To compete without a track record, Lux Capital built tangible, non-clichéd value-adds out of necessity, including a public policy group to influence non-dilutive government grants for their portfolio companies.
Josh Wolf credits his cynical, "squinty-eyed" worldview from growing up around Coney Island's "carnival barkers" and "hucksters" as a crucial skill for distinguishing brilliant founders from frauds in venture capital.
To cut through complexity when evaluating a new thesis, Josh Wolf uses the blunt, two-word question, "What sucks?" This approach led Lux Capital to identify nuclear waste as the core problem and investment opportunity in the nuclear industry.
Lux Capital's founding success is attributed to the yin-yang dynamic between its co-founders: one an optimist who invents the "airplane" by seeing the best in outcomes, the other a cynic who invents the "parachute" by mitigating risk.
Instead of predicting specific companies, identify irreversible macro-trends, or "directional arrows of progress." Examples include the move towards higher energy density (carbohydrates to uranium) or more compact data storage (spinning drives to flash). Investing along these inevitable paths is a powerful strategy.
Lux Capital considers one of its 3.5x return investments a failure. Despite making money for LPs, the success was due to favorable deal terms and liquidation preferences, not the company hitting its ambitious goals.
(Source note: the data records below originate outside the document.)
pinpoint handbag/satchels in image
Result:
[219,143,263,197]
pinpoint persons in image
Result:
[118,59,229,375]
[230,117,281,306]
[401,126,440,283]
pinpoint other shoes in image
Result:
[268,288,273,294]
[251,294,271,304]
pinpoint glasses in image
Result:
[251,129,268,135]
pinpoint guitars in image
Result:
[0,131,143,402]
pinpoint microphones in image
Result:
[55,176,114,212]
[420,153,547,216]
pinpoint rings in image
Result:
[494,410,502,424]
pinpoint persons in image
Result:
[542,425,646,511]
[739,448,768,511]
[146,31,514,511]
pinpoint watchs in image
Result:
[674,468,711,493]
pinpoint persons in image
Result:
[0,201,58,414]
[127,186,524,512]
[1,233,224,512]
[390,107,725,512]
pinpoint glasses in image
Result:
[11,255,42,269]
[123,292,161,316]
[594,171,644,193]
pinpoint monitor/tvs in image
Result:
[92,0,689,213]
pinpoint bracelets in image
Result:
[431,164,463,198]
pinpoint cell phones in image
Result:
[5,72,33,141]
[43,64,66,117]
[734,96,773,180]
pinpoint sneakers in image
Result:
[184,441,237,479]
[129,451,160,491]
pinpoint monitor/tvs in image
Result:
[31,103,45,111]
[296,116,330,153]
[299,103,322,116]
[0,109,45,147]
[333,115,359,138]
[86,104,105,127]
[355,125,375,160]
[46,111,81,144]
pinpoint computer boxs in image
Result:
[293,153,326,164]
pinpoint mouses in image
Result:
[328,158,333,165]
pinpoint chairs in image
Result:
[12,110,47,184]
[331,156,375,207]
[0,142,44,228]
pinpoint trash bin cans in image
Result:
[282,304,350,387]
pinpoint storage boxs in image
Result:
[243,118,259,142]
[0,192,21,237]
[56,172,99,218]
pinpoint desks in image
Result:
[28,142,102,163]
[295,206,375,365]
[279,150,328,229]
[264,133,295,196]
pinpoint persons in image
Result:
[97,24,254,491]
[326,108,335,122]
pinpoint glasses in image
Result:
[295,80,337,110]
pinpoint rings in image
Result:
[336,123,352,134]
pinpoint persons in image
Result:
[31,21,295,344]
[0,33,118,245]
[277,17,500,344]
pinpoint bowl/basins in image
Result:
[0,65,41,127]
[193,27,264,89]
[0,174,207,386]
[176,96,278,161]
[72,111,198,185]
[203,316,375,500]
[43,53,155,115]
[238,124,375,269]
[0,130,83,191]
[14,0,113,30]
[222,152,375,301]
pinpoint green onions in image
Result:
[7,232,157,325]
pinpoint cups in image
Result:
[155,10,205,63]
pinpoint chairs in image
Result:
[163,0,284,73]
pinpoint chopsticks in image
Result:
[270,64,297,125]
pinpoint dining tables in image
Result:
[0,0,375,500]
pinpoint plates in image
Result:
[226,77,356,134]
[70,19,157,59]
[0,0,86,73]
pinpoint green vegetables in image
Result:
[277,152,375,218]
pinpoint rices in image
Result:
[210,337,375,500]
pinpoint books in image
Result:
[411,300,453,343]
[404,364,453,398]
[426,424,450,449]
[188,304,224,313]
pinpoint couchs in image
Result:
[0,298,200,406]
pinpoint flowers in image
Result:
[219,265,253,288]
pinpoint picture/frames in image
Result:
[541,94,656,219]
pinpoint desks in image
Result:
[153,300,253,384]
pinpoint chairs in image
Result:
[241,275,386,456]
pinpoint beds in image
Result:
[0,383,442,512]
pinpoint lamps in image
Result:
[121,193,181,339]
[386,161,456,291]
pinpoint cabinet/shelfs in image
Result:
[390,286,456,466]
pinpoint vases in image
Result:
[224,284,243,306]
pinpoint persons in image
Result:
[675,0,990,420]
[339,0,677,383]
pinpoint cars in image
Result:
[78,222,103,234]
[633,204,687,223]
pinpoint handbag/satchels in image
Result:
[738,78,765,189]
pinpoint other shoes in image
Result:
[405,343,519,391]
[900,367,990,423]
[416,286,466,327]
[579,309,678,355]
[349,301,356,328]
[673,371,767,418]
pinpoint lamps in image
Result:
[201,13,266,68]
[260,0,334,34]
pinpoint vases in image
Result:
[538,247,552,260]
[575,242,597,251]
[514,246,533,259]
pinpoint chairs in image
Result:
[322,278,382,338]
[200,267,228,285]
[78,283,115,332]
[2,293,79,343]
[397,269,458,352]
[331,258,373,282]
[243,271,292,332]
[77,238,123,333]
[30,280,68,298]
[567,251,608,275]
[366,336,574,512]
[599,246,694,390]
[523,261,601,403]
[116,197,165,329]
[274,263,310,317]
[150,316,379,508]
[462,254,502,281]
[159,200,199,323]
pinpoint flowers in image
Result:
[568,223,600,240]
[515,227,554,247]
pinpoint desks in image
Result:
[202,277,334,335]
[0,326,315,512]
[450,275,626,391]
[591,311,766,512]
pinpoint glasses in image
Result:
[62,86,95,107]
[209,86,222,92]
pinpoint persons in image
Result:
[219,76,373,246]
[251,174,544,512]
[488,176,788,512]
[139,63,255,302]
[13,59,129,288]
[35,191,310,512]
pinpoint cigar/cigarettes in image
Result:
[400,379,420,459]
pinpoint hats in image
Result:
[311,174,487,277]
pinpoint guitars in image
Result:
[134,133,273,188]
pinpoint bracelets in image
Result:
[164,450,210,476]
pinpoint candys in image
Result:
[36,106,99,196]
This highlights the importance of evaluating the investment process, not just the financial outcome.
The pattern of explosive growth followed by sharp consolidation seen in new industries (e.g., airlines, biotech) is identical to how the human brain develops: an initial overproduction of neural connections followed by a "pruning" of unused ones. This biological analogy can predict industry consolidation.
The most potent source of new, truly cutting-edge investment opportunities isn't inbound emails or demo days, but rather the networks of the exceptional founders and scientists you've already backed. These individuals are at the frontier and can identify the next wave of talent.
Disagreeing with Peter Thiel, Josh Wolf argues that studying people who made willful mistakes is more valuable than studying success stories. Analyzing failures provides a clear catalog of what to avoid, offering a more practical and robust learning framework based on inversion.
Bill Conway of The Carlyle Group challenged Lux Capital's founders with two critical questions: Why does the world need another venture fund, and what will be your durable competitive advantage against giants like Sequoia and Kleiner? Answering these defined their strategy.
To foster contrarian thinking and prevent groupthink, Lux Capital allows each investment partner one "silver bullet" per fund. This enables a partner with deep conviction to make an investment even without team consensus, mitigating the risk of missing a brilliant, non-obvious opportunity.
Slime mold spreads out when resources are abundant but recongeals when scarce. Similarly, when capital is cheap, talent spreads into startups. Businesses profiting from this boom (e.g., co-working spaces) face massive downside operating leverage when capital tightens and the "slime mold" of talent retracts to safer jobs.